Autocrítica

Foto Orlando Brito

Eu tenho uma amiga que hoje mora em Braga, a linda e agradável cidade do Minho, no Norte de Portugal. É uma goiana meio árabe, devoradora de pequi e dona de um humor simples, direto, rápido e inteligente. É encantada por poesia até perder o juízo. Longe do Brasil há um ano, trocamos quase sempre mensagens corriqueiras, sem importância, a maioria piadas. Algumas poucas vezes falamos de política. Pois bem, outro dia, a título de brincadeira, mandei uma música, junto com o clip, de um cantor que considero bem brega. Canção de letra pobre, com um teclado enjoado e três dançarinas, flores da simplicidade e do mau gosto. Tudo isso sob meu ponto de vista, o que quer dizer que pode ser o contrário.
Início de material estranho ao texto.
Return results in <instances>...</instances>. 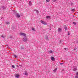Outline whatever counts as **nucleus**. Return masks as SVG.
<instances>
[{
    "mask_svg": "<svg viewBox=\"0 0 78 78\" xmlns=\"http://www.w3.org/2000/svg\"><path fill=\"white\" fill-rule=\"evenodd\" d=\"M41 22L42 23V24H43L44 25H47V22L44 21L42 20H41Z\"/></svg>",
    "mask_w": 78,
    "mask_h": 78,
    "instance_id": "nucleus-2",
    "label": "nucleus"
},
{
    "mask_svg": "<svg viewBox=\"0 0 78 78\" xmlns=\"http://www.w3.org/2000/svg\"><path fill=\"white\" fill-rule=\"evenodd\" d=\"M50 1V0H46V2H48Z\"/></svg>",
    "mask_w": 78,
    "mask_h": 78,
    "instance_id": "nucleus-24",
    "label": "nucleus"
},
{
    "mask_svg": "<svg viewBox=\"0 0 78 78\" xmlns=\"http://www.w3.org/2000/svg\"><path fill=\"white\" fill-rule=\"evenodd\" d=\"M68 35H70V33H68Z\"/></svg>",
    "mask_w": 78,
    "mask_h": 78,
    "instance_id": "nucleus-30",
    "label": "nucleus"
},
{
    "mask_svg": "<svg viewBox=\"0 0 78 78\" xmlns=\"http://www.w3.org/2000/svg\"><path fill=\"white\" fill-rule=\"evenodd\" d=\"M56 70H57V68H55L54 70H53V72L54 73H55V72H56Z\"/></svg>",
    "mask_w": 78,
    "mask_h": 78,
    "instance_id": "nucleus-8",
    "label": "nucleus"
},
{
    "mask_svg": "<svg viewBox=\"0 0 78 78\" xmlns=\"http://www.w3.org/2000/svg\"><path fill=\"white\" fill-rule=\"evenodd\" d=\"M51 60L53 61H55V59L54 57H51Z\"/></svg>",
    "mask_w": 78,
    "mask_h": 78,
    "instance_id": "nucleus-6",
    "label": "nucleus"
},
{
    "mask_svg": "<svg viewBox=\"0 0 78 78\" xmlns=\"http://www.w3.org/2000/svg\"><path fill=\"white\" fill-rule=\"evenodd\" d=\"M56 0H53V1L54 2H56Z\"/></svg>",
    "mask_w": 78,
    "mask_h": 78,
    "instance_id": "nucleus-28",
    "label": "nucleus"
},
{
    "mask_svg": "<svg viewBox=\"0 0 78 78\" xmlns=\"http://www.w3.org/2000/svg\"><path fill=\"white\" fill-rule=\"evenodd\" d=\"M12 68H13L14 69V68H15V66L14 65H12Z\"/></svg>",
    "mask_w": 78,
    "mask_h": 78,
    "instance_id": "nucleus-19",
    "label": "nucleus"
},
{
    "mask_svg": "<svg viewBox=\"0 0 78 78\" xmlns=\"http://www.w3.org/2000/svg\"><path fill=\"white\" fill-rule=\"evenodd\" d=\"M75 68H74L73 69V71H76L77 70V69H76V66H75Z\"/></svg>",
    "mask_w": 78,
    "mask_h": 78,
    "instance_id": "nucleus-10",
    "label": "nucleus"
},
{
    "mask_svg": "<svg viewBox=\"0 0 78 78\" xmlns=\"http://www.w3.org/2000/svg\"><path fill=\"white\" fill-rule=\"evenodd\" d=\"M74 50H75V48L74 49Z\"/></svg>",
    "mask_w": 78,
    "mask_h": 78,
    "instance_id": "nucleus-36",
    "label": "nucleus"
},
{
    "mask_svg": "<svg viewBox=\"0 0 78 78\" xmlns=\"http://www.w3.org/2000/svg\"><path fill=\"white\" fill-rule=\"evenodd\" d=\"M49 52H50V53H53V52L52 51H51V50H50L49 51Z\"/></svg>",
    "mask_w": 78,
    "mask_h": 78,
    "instance_id": "nucleus-17",
    "label": "nucleus"
},
{
    "mask_svg": "<svg viewBox=\"0 0 78 78\" xmlns=\"http://www.w3.org/2000/svg\"><path fill=\"white\" fill-rule=\"evenodd\" d=\"M65 30H67V28L66 27H65Z\"/></svg>",
    "mask_w": 78,
    "mask_h": 78,
    "instance_id": "nucleus-21",
    "label": "nucleus"
},
{
    "mask_svg": "<svg viewBox=\"0 0 78 78\" xmlns=\"http://www.w3.org/2000/svg\"><path fill=\"white\" fill-rule=\"evenodd\" d=\"M16 16L18 18H19V17H20V16L19 14H16Z\"/></svg>",
    "mask_w": 78,
    "mask_h": 78,
    "instance_id": "nucleus-12",
    "label": "nucleus"
},
{
    "mask_svg": "<svg viewBox=\"0 0 78 78\" xmlns=\"http://www.w3.org/2000/svg\"><path fill=\"white\" fill-rule=\"evenodd\" d=\"M72 11H73V12H75V9H73L72 10Z\"/></svg>",
    "mask_w": 78,
    "mask_h": 78,
    "instance_id": "nucleus-23",
    "label": "nucleus"
},
{
    "mask_svg": "<svg viewBox=\"0 0 78 78\" xmlns=\"http://www.w3.org/2000/svg\"><path fill=\"white\" fill-rule=\"evenodd\" d=\"M23 41L24 42H26V41H28V39L27 38L26 36L24 37L23 38Z\"/></svg>",
    "mask_w": 78,
    "mask_h": 78,
    "instance_id": "nucleus-1",
    "label": "nucleus"
},
{
    "mask_svg": "<svg viewBox=\"0 0 78 78\" xmlns=\"http://www.w3.org/2000/svg\"><path fill=\"white\" fill-rule=\"evenodd\" d=\"M45 38L46 39H47L48 40H49L48 39V36H46Z\"/></svg>",
    "mask_w": 78,
    "mask_h": 78,
    "instance_id": "nucleus-13",
    "label": "nucleus"
},
{
    "mask_svg": "<svg viewBox=\"0 0 78 78\" xmlns=\"http://www.w3.org/2000/svg\"><path fill=\"white\" fill-rule=\"evenodd\" d=\"M61 31H62V28H58V32H59H59H61Z\"/></svg>",
    "mask_w": 78,
    "mask_h": 78,
    "instance_id": "nucleus-4",
    "label": "nucleus"
},
{
    "mask_svg": "<svg viewBox=\"0 0 78 78\" xmlns=\"http://www.w3.org/2000/svg\"><path fill=\"white\" fill-rule=\"evenodd\" d=\"M34 11H37V10H36V9H34Z\"/></svg>",
    "mask_w": 78,
    "mask_h": 78,
    "instance_id": "nucleus-29",
    "label": "nucleus"
},
{
    "mask_svg": "<svg viewBox=\"0 0 78 78\" xmlns=\"http://www.w3.org/2000/svg\"><path fill=\"white\" fill-rule=\"evenodd\" d=\"M5 24L6 25H9V24H10V23L9 22H5Z\"/></svg>",
    "mask_w": 78,
    "mask_h": 78,
    "instance_id": "nucleus-11",
    "label": "nucleus"
},
{
    "mask_svg": "<svg viewBox=\"0 0 78 78\" xmlns=\"http://www.w3.org/2000/svg\"><path fill=\"white\" fill-rule=\"evenodd\" d=\"M62 64H63V63H60V64H61V65H62Z\"/></svg>",
    "mask_w": 78,
    "mask_h": 78,
    "instance_id": "nucleus-31",
    "label": "nucleus"
},
{
    "mask_svg": "<svg viewBox=\"0 0 78 78\" xmlns=\"http://www.w3.org/2000/svg\"><path fill=\"white\" fill-rule=\"evenodd\" d=\"M36 11V12L37 13V14H38L39 13V11H38V10H37Z\"/></svg>",
    "mask_w": 78,
    "mask_h": 78,
    "instance_id": "nucleus-25",
    "label": "nucleus"
},
{
    "mask_svg": "<svg viewBox=\"0 0 78 78\" xmlns=\"http://www.w3.org/2000/svg\"><path fill=\"white\" fill-rule=\"evenodd\" d=\"M32 30H33V31H36L35 28H34V27H33L32 29Z\"/></svg>",
    "mask_w": 78,
    "mask_h": 78,
    "instance_id": "nucleus-14",
    "label": "nucleus"
},
{
    "mask_svg": "<svg viewBox=\"0 0 78 78\" xmlns=\"http://www.w3.org/2000/svg\"><path fill=\"white\" fill-rule=\"evenodd\" d=\"M19 66H21V65H20Z\"/></svg>",
    "mask_w": 78,
    "mask_h": 78,
    "instance_id": "nucleus-33",
    "label": "nucleus"
},
{
    "mask_svg": "<svg viewBox=\"0 0 78 78\" xmlns=\"http://www.w3.org/2000/svg\"><path fill=\"white\" fill-rule=\"evenodd\" d=\"M75 78H78V76H75Z\"/></svg>",
    "mask_w": 78,
    "mask_h": 78,
    "instance_id": "nucleus-22",
    "label": "nucleus"
},
{
    "mask_svg": "<svg viewBox=\"0 0 78 78\" xmlns=\"http://www.w3.org/2000/svg\"><path fill=\"white\" fill-rule=\"evenodd\" d=\"M1 37H3V38H5V36H4V35H2L1 36Z\"/></svg>",
    "mask_w": 78,
    "mask_h": 78,
    "instance_id": "nucleus-18",
    "label": "nucleus"
},
{
    "mask_svg": "<svg viewBox=\"0 0 78 78\" xmlns=\"http://www.w3.org/2000/svg\"><path fill=\"white\" fill-rule=\"evenodd\" d=\"M63 70V71H64V70Z\"/></svg>",
    "mask_w": 78,
    "mask_h": 78,
    "instance_id": "nucleus-35",
    "label": "nucleus"
},
{
    "mask_svg": "<svg viewBox=\"0 0 78 78\" xmlns=\"http://www.w3.org/2000/svg\"><path fill=\"white\" fill-rule=\"evenodd\" d=\"M2 8L3 9H5V6H3L2 7Z\"/></svg>",
    "mask_w": 78,
    "mask_h": 78,
    "instance_id": "nucleus-20",
    "label": "nucleus"
},
{
    "mask_svg": "<svg viewBox=\"0 0 78 78\" xmlns=\"http://www.w3.org/2000/svg\"><path fill=\"white\" fill-rule=\"evenodd\" d=\"M20 34V36H23L24 37L26 36V34L24 33H21Z\"/></svg>",
    "mask_w": 78,
    "mask_h": 78,
    "instance_id": "nucleus-3",
    "label": "nucleus"
},
{
    "mask_svg": "<svg viewBox=\"0 0 78 78\" xmlns=\"http://www.w3.org/2000/svg\"><path fill=\"white\" fill-rule=\"evenodd\" d=\"M46 18H47L48 19L50 20L51 18H50V16H46Z\"/></svg>",
    "mask_w": 78,
    "mask_h": 78,
    "instance_id": "nucleus-7",
    "label": "nucleus"
},
{
    "mask_svg": "<svg viewBox=\"0 0 78 78\" xmlns=\"http://www.w3.org/2000/svg\"><path fill=\"white\" fill-rule=\"evenodd\" d=\"M76 75H78V72H77L76 73Z\"/></svg>",
    "mask_w": 78,
    "mask_h": 78,
    "instance_id": "nucleus-27",
    "label": "nucleus"
},
{
    "mask_svg": "<svg viewBox=\"0 0 78 78\" xmlns=\"http://www.w3.org/2000/svg\"><path fill=\"white\" fill-rule=\"evenodd\" d=\"M29 5L30 6H31L32 5V2L31 1H29Z\"/></svg>",
    "mask_w": 78,
    "mask_h": 78,
    "instance_id": "nucleus-5",
    "label": "nucleus"
},
{
    "mask_svg": "<svg viewBox=\"0 0 78 78\" xmlns=\"http://www.w3.org/2000/svg\"><path fill=\"white\" fill-rule=\"evenodd\" d=\"M65 50H66L67 49L66 48H64Z\"/></svg>",
    "mask_w": 78,
    "mask_h": 78,
    "instance_id": "nucleus-34",
    "label": "nucleus"
},
{
    "mask_svg": "<svg viewBox=\"0 0 78 78\" xmlns=\"http://www.w3.org/2000/svg\"><path fill=\"white\" fill-rule=\"evenodd\" d=\"M28 73H27V72H26V71L25 72V75H28Z\"/></svg>",
    "mask_w": 78,
    "mask_h": 78,
    "instance_id": "nucleus-15",
    "label": "nucleus"
},
{
    "mask_svg": "<svg viewBox=\"0 0 78 78\" xmlns=\"http://www.w3.org/2000/svg\"><path fill=\"white\" fill-rule=\"evenodd\" d=\"M10 37H11V38H12V36H11Z\"/></svg>",
    "mask_w": 78,
    "mask_h": 78,
    "instance_id": "nucleus-32",
    "label": "nucleus"
},
{
    "mask_svg": "<svg viewBox=\"0 0 78 78\" xmlns=\"http://www.w3.org/2000/svg\"><path fill=\"white\" fill-rule=\"evenodd\" d=\"M14 56L16 58H17V56L16 55H14Z\"/></svg>",
    "mask_w": 78,
    "mask_h": 78,
    "instance_id": "nucleus-26",
    "label": "nucleus"
},
{
    "mask_svg": "<svg viewBox=\"0 0 78 78\" xmlns=\"http://www.w3.org/2000/svg\"><path fill=\"white\" fill-rule=\"evenodd\" d=\"M73 25H76V23H75L74 22H73Z\"/></svg>",
    "mask_w": 78,
    "mask_h": 78,
    "instance_id": "nucleus-16",
    "label": "nucleus"
},
{
    "mask_svg": "<svg viewBox=\"0 0 78 78\" xmlns=\"http://www.w3.org/2000/svg\"><path fill=\"white\" fill-rule=\"evenodd\" d=\"M15 76L16 78H19L20 75L19 74H16Z\"/></svg>",
    "mask_w": 78,
    "mask_h": 78,
    "instance_id": "nucleus-9",
    "label": "nucleus"
}]
</instances>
Mas, retomando o rumo da prosa, ela me respondeu com as risadas características do Zap, não lembro se KKKK ou RSRS, e um comentário que me soou como alerta. Ela disse que o Brasil era muito mais parecido com aquela música do que com a Bossa Nova. Refleti e cheguei à conclusão que faço parte de um Brasil que não entende a maioria do país. Óbvio que a Bossa Nova é a cara que eu queria que representasse a nossa gente, mas não é. Assim como há muito mais coisas de um país mal compreendido e mal propagado.

Já foi o tempo em que acreditávamos ser o berço do sincretismo religioso, com respeito aos cultos de matriz africana. Papo furado, dormia na alma brasileira o gene do retrocesso pentecostal. Éramos o país do carnaval, onde tudo é permitido. Que nada, somos homofóbicos. Não somos generosos, matamos nossos mulheres, nossos jovens. Somos conservadores. E muitas vezes, cínicos, dissimulados e mentirosos.
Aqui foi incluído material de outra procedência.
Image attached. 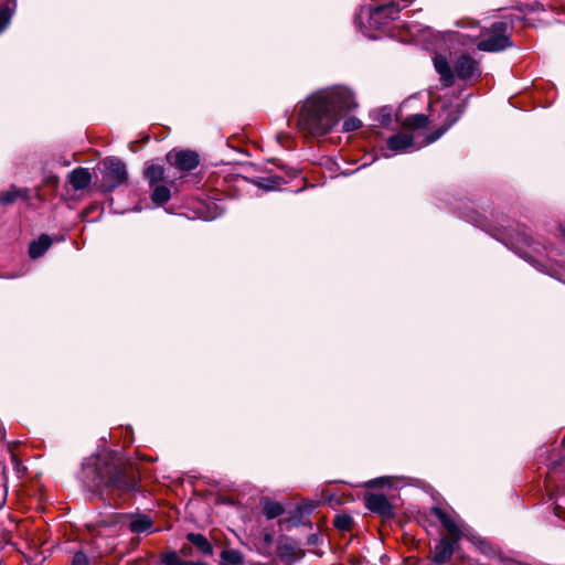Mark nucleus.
<instances>
[{
    "instance_id": "obj_19",
    "label": "nucleus",
    "mask_w": 565,
    "mask_h": 565,
    "mask_svg": "<svg viewBox=\"0 0 565 565\" xmlns=\"http://www.w3.org/2000/svg\"><path fill=\"white\" fill-rule=\"evenodd\" d=\"M161 561L164 565H205L204 563L182 561L174 551L162 554Z\"/></svg>"
},
{
    "instance_id": "obj_23",
    "label": "nucleus",
    "mask_w": 565,
    "mask_h": 565,
    "mask_svg": "<svg viewBox=\"0 0 565 565\" xmlns=\"http://www.w3.org/2000/svg\"><path fill=\"white\" fill-rule=\"evenodd\" d=\"M12 13L8 7L0 8V33L9 25Z\"/></svg>"
},
{
    "instance_id": "obj_31",
    "label": "nucleus",
    "mask_w": 565,
    "mask_h": 565,
    "mask_svg": "<svg viewBox=\"0 0 565 565\" xmlns=\"http://www.w3.org/2000/svg\"><path fill=\"white\" fill-rule=\"evenodd\" d=\"M7 500V487L6 483H0V509L4 505Z\"/></svg>"
},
No meio de tudo isso há um país dividido entre extremos reacionários e fanáticos. De um lado, o novo que nasce velho, carcomido, sujo. Do outro, uma rapaziada que faz de conta que nada tem a ver com isso.

Analistas, críticos, políticos pedem uma autocrítica ao PT, a Lula. Um reconhecimento de que o partido e seus dirigentes se lambuzaram no poder. Mas todos se negam a fazer essa autocrítica. E estão certos, certíssimos. Ora, se nada fiz de errado para quê autocrítica? Para dar munição aos adversários com um exercício de falso arrependimento? Não, fanáticos não fazem autocrítica porque têm certeza que trilham o caminho certo. E os dois lados seguem disputando o falso campeonato da virtude. São crentes.
E, a curto prazo, não há outra opção à vista. Mas uma saída há de surgir. Enquanto isso vamos testando a nossa democracia. Fora dela não há solução.